Bir alevi andıran süt rengindeki kütle Reina’nın gövdesine indi.
General Reina, vücudunun geri kalanıyla birlikte ses telleri de yok olduğu için çığlık atamadı. Saniyeler içinde, Gustav’ın önünde varlığına dair en ufak bir iz bile kalmamıştı.
“Tebrikler, az önce bir General öldürdünüz,” diye seslendi E.E yandan.
“Kimse bilmeyecek,” diye ima etti Gustav Gohan’ın hafızasını silerken.
“O bir General… Ortadan kaybolması şüphe uyandıracaktır,” diye belirtti E.E.
“Bu bir sorun olmayacak. Başka kimseye haber vermeme konusunda çok açgözlü davranarak bundan emin oldu,” diyerek Gustav E.E.’nin endişelerini gidermeye çalıştı.
“…onun dışında herhangi bir kişi… Sence ilk kimi sorgulayacaklar?” E.E, Memur Gohan’ı işaret ederken seslendi.

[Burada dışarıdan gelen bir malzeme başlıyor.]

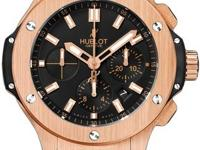 301.PX.1180.RX Hublot. This Gold watch has 18K Rose
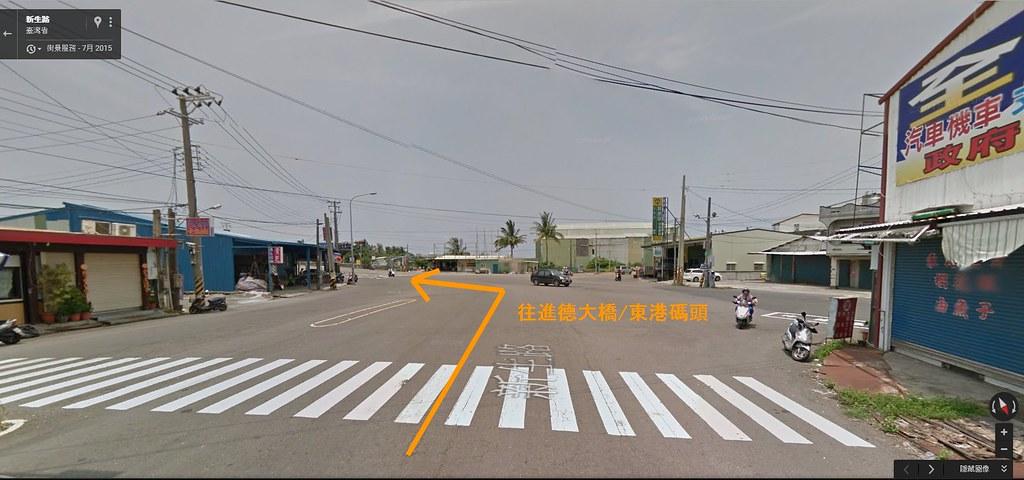 東港碼頭交通方式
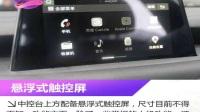 2017广州车展起亚Stinger斯汀格解析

“Ya onun hareketlerini araştırırlarsa ve her şey beni işaret ederse,” diye ekledi E.E, sesi perişan bir şekilde.
“E.E… sakin ol. Halledeceğim dediğimde, halledeceğim demek istiyorum,” diye konuşurken Gustav ayağa kalktı.
E.E onu dinledikten sonra sakinleşmeye karar verdi. Ne de olsa bu Gustav’ın ilk rodeosu değildi. Daha kötülerini de yapmıştı ve o ana kadar bunları örtbas etmeyi başarmıştı.
Tüm bu destan başladığında, Gustav seslerin dairenin sınırlarından dışarı çıkmasını önlemek için çevreye ses kısıtlaması getirdi.
Dolayısıyla, General Reina’nın çığlıklarına rağmen, dairelerinin dışındaki tek bir kişi bile onu duyamazdı.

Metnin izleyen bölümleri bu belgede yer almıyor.